Try it :: Please, without any pictures, set down exactly the part of the listing below that opens with the line containing "old bridge sunset" and closes with the line containing "Mörkblå low waisted".

Exercise input ::
%%

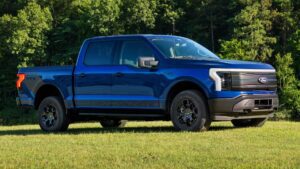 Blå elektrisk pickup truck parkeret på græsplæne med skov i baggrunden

%%
%%

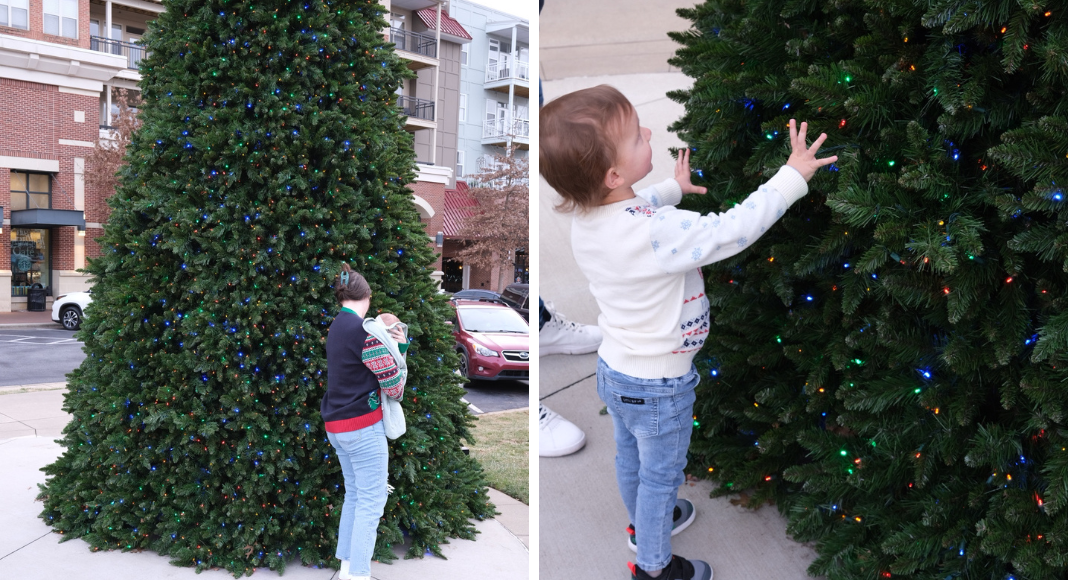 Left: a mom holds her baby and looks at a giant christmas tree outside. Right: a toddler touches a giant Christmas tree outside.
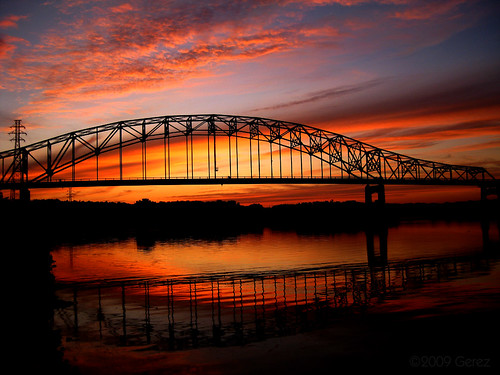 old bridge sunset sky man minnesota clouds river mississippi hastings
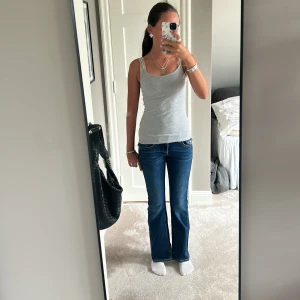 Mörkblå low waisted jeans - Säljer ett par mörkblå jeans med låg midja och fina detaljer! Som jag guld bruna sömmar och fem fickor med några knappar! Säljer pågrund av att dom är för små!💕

%%
%%

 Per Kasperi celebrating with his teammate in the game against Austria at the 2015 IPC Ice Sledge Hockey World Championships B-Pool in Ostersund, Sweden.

%%

Task response ::
 old bridge sunset sky man minnesota clouds river mississippi hastings
 Mörkblå low waisted jeans - Säljer ett par mörkblå jeans med låg midja och fina detaljer! Som jag guld bruna sömmar och fem fickor med några knappar! Säljer pågrund av att dom är för små!💕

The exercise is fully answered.